Do you know the history and meaning of the Diss town sign?
PUBLISHED: 16:23 18 January 2019
ARCHANT EASTERN DAILY PRESS (01603) 772434
From bustling market towns to the tiny hamlets there is one thing that symbolises local communities' stories like no other, the town or village sign.
These sometimes humble, sometimes elaborate displays of civic pride have their own histories, mysteries and tales to tell. And Diss’ town sign is no different.
The tradition of signs is believed to have started in Norfolk early in the 20th century when Edward VII suggested that village signs would aid motorists and give a feature of interest on the Sandringham Estate.

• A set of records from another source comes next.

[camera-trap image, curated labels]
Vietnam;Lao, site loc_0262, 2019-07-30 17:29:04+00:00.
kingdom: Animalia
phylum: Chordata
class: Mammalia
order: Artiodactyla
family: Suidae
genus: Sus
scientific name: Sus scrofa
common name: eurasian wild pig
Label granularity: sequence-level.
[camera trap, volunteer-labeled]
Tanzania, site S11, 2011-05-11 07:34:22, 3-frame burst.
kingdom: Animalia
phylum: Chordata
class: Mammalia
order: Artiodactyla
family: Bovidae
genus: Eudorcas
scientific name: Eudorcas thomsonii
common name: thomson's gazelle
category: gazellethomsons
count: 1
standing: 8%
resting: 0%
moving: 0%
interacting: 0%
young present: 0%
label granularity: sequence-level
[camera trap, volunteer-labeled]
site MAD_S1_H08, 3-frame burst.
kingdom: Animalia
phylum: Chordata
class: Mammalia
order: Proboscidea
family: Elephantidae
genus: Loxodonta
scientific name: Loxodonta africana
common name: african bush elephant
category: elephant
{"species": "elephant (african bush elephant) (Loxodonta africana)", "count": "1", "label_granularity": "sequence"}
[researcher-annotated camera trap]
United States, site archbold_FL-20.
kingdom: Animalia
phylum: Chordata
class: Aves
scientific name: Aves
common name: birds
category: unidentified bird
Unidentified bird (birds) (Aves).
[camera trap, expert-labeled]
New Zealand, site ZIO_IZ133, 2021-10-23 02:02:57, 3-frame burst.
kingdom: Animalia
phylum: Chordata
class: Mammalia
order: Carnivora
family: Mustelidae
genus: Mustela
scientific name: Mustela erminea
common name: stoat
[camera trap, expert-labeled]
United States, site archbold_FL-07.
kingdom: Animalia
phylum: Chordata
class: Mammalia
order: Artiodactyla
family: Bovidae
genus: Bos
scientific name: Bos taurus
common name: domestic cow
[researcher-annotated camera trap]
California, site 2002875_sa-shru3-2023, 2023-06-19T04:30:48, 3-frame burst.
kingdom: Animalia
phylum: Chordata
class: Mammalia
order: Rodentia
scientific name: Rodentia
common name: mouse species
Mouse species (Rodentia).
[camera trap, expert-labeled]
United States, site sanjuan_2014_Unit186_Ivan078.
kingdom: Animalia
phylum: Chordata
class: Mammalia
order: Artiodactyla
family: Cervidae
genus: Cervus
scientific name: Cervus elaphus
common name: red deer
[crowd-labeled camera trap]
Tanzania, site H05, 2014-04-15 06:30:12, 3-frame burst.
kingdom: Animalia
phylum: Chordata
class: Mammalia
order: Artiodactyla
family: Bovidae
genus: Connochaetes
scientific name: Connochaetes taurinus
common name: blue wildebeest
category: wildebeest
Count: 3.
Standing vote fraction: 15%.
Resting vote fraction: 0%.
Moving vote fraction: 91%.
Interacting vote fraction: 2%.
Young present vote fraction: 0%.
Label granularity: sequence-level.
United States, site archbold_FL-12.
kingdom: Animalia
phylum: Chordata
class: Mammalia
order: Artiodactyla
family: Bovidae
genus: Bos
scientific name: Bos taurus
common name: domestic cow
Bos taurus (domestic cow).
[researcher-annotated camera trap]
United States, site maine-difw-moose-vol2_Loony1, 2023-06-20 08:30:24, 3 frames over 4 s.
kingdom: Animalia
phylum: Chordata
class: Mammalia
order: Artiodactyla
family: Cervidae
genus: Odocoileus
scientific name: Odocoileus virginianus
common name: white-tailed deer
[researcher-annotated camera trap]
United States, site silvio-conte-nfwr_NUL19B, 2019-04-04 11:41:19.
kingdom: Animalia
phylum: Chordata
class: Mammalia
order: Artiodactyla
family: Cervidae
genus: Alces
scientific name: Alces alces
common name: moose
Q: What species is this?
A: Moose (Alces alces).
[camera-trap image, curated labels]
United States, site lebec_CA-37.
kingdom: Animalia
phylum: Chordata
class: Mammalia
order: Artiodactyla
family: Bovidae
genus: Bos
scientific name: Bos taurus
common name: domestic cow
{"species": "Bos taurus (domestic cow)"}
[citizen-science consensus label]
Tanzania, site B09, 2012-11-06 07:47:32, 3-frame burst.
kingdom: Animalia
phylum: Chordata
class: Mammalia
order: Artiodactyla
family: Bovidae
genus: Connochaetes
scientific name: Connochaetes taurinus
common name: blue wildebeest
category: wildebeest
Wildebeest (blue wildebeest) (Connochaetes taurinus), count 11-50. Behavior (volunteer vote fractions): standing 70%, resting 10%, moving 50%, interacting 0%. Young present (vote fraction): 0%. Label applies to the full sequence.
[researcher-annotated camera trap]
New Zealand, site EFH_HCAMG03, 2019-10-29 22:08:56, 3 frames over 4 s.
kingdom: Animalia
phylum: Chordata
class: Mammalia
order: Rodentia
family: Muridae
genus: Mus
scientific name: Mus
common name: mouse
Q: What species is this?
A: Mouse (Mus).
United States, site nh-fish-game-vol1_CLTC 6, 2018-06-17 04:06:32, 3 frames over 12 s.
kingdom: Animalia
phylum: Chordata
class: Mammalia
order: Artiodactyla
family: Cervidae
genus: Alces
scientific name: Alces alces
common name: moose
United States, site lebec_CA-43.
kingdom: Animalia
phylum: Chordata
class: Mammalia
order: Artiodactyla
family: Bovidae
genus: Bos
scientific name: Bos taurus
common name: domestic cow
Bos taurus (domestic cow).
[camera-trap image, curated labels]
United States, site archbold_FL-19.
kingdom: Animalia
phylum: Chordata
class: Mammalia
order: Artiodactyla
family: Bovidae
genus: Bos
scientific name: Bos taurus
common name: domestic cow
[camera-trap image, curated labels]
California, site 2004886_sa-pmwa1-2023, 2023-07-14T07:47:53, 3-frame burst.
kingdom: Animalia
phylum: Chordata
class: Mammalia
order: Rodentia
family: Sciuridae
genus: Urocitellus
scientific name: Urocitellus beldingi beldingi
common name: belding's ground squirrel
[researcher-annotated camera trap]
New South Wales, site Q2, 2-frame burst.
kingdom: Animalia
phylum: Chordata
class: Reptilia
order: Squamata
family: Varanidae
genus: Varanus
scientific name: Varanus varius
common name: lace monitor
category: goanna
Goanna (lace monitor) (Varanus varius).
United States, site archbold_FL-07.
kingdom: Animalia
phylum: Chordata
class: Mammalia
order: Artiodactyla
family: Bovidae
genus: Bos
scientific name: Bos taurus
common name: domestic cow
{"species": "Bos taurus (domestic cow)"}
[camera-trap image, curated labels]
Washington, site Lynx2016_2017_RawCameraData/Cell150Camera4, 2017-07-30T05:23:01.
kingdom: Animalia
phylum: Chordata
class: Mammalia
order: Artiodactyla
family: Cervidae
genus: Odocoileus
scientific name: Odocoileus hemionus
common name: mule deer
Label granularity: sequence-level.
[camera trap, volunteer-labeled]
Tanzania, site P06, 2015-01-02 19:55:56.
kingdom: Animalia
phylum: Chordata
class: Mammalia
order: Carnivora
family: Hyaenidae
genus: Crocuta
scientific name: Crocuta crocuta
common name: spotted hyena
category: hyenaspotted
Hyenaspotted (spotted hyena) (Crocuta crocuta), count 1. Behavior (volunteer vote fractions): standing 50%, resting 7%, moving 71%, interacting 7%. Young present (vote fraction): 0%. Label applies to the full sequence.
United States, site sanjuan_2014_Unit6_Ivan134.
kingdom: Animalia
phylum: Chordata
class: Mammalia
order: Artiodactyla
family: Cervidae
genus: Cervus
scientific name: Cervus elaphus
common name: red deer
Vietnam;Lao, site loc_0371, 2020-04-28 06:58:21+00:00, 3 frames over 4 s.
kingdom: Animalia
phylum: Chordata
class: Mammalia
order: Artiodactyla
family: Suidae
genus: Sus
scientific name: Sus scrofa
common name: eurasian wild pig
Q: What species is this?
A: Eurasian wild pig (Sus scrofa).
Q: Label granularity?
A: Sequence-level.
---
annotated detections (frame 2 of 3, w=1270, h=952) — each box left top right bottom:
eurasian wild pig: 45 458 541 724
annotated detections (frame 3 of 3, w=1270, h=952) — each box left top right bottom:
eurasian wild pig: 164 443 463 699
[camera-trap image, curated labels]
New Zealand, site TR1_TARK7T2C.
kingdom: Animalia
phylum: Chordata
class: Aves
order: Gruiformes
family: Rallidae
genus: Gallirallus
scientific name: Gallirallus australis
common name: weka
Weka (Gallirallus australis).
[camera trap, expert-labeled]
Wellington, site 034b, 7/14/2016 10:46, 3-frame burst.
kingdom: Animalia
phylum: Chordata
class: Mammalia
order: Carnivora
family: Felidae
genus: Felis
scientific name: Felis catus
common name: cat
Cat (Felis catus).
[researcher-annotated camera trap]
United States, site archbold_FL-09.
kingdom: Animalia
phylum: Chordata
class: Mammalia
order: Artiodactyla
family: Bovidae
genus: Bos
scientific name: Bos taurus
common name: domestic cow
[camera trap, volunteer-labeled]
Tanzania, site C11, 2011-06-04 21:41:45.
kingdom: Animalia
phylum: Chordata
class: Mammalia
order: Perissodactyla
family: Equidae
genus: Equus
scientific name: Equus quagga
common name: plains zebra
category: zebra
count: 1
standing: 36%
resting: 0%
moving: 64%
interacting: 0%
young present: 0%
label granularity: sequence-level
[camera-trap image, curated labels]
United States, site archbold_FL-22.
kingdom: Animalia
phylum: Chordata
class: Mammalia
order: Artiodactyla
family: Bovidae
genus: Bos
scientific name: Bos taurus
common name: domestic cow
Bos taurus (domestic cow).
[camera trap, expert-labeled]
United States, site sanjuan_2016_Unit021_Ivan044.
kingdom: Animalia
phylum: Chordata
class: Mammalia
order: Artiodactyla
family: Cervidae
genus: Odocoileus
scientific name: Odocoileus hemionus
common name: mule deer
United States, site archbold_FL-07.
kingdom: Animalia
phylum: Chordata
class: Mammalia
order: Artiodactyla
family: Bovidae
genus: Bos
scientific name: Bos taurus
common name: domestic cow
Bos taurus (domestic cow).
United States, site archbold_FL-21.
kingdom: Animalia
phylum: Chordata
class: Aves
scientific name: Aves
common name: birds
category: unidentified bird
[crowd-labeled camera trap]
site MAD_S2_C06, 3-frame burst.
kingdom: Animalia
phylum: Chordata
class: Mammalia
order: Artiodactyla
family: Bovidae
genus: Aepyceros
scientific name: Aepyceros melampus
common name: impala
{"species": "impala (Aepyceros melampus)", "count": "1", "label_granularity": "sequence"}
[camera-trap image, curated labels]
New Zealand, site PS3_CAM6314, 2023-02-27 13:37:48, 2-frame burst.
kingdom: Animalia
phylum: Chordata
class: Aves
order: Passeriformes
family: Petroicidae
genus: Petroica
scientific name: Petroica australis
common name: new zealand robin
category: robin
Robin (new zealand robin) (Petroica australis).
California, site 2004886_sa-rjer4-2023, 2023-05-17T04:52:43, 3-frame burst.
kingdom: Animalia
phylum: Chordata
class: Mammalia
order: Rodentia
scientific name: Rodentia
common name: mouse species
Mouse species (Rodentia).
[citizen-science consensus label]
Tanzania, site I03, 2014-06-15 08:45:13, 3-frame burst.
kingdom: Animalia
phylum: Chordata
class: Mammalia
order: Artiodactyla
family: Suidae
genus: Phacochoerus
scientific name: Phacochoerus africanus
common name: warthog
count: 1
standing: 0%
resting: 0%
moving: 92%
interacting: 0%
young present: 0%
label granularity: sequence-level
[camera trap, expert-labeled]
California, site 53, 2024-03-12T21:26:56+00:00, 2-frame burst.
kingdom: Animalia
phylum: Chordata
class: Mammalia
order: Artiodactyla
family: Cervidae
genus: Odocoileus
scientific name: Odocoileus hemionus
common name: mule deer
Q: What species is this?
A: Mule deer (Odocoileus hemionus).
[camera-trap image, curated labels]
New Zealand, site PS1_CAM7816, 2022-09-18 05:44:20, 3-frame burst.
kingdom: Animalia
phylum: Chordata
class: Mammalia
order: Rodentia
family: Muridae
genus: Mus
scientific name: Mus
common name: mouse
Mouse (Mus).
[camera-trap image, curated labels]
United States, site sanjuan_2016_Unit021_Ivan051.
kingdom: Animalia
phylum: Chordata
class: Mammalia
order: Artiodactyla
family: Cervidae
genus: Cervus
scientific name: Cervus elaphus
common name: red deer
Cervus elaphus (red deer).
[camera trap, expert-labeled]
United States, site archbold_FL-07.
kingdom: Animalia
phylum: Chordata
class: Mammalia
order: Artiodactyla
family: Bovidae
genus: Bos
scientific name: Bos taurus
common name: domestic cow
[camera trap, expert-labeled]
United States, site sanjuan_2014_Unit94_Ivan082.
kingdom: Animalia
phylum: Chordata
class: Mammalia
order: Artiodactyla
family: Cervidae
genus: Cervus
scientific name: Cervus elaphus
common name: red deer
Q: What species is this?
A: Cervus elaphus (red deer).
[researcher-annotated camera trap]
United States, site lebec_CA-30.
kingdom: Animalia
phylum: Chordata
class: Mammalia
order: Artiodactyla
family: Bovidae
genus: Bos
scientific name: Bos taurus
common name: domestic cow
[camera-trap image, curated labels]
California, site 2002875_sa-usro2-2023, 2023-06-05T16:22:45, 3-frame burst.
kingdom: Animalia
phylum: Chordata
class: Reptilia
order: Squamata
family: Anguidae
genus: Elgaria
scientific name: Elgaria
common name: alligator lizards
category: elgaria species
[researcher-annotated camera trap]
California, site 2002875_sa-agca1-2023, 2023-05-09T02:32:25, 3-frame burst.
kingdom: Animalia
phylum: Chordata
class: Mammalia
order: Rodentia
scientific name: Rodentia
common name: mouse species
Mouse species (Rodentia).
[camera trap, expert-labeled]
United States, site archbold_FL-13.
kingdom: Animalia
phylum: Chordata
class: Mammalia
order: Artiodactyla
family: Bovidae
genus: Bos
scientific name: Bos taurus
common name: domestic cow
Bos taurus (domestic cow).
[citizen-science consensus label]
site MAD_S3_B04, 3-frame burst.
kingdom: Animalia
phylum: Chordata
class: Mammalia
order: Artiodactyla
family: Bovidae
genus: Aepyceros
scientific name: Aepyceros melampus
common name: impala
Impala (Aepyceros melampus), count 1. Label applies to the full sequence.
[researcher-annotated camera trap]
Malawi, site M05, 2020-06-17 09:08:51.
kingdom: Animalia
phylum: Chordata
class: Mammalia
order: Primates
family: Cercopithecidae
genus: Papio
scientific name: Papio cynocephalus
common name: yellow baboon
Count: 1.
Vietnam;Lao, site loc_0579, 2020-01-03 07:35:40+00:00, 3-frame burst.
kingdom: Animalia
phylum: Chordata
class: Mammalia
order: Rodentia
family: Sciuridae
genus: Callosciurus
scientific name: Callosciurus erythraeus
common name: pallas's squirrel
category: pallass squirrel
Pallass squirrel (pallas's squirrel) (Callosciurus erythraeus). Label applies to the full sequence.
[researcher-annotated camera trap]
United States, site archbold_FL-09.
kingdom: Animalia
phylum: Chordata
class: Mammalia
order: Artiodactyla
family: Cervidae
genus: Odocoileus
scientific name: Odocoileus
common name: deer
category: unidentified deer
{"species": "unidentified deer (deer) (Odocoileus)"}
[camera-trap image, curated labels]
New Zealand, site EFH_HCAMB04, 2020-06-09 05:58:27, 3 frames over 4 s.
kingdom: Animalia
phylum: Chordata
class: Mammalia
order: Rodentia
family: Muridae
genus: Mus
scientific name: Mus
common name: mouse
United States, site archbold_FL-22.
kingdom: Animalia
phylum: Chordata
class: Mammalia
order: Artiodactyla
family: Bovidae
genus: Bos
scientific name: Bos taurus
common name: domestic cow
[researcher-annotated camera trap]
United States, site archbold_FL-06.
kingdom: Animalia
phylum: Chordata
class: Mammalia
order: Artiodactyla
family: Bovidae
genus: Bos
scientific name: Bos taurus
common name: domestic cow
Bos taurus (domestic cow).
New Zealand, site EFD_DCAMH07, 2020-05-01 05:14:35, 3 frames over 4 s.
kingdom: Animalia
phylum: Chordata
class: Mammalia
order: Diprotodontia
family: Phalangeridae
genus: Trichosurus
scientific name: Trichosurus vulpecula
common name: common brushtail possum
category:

Their spread beyond Norfolk can be attributed to Prince Albert, Duke of York (later George VI) who gave a speech to the Royal Academy in 1920 promoting the wider use of village signs. This prompted the Daily Mail to run a nationwide competition with a prize fund of £2,000.
Many signs were initially basic but they became ever more elaborate and Norfolk again played a signicent role in the popularity of carved decorative wooden signs.
In 1929, Harry Carter, an art and woodwork master at Hamonds Grammar School, now the sixth form buildings for Hamond’s high school in Swaffham, carved a sign for his home town. By the time of his death in 1983 he had carved over 200 town and village signs.
Amongst them was the Diss sign which was presented to the town by Diss Chamber of Trade in 1962.
Like many it bears all the trademarks for Harry Carter’s town signs including its ‘T’ shape.
The image on one side shows John Skelton, Rector of Diss, tutoring a young Henry VIII.
Skelton, rector of St. Mary’s Church from 1504 until his death, once controversially turned up to a service with his common law wife and child born out of wedlock.
A plaque on this side of the sign reads: “John Skelton, Rector of Diss 1504-1520, Poet Laureate and tutor to the young Prince Henry (later Henry VIII) gives instruction to the prince and his sisters Margaret and Mark.”
The other side of the sign represents Matilda, the daughter of the Lord of the Manor of Diss, being presented with a poisoned boiled egg. She had upset King John by refusing his advances and he sought revenge.
Another plaque on this side reads: “Matilda daughter of Robert Fitz-Walter (The Vallant) Lord of the Manor of Diss, rejected the advances of King John. The angry King sent a messenger with a poisoned potched egg – “whereof she died” 1213.”
Both sides of the sign bear the blue and white striped shield of Diss.
A cousin to Howard Carter, the famous Egyptologist who discovered the tomb of boy king Tutankhamun, Harry Carter died in 1983. He left his mark on scores of local towns and villages with his series of lovingly-carved signs instantly recognisable as his handiwork.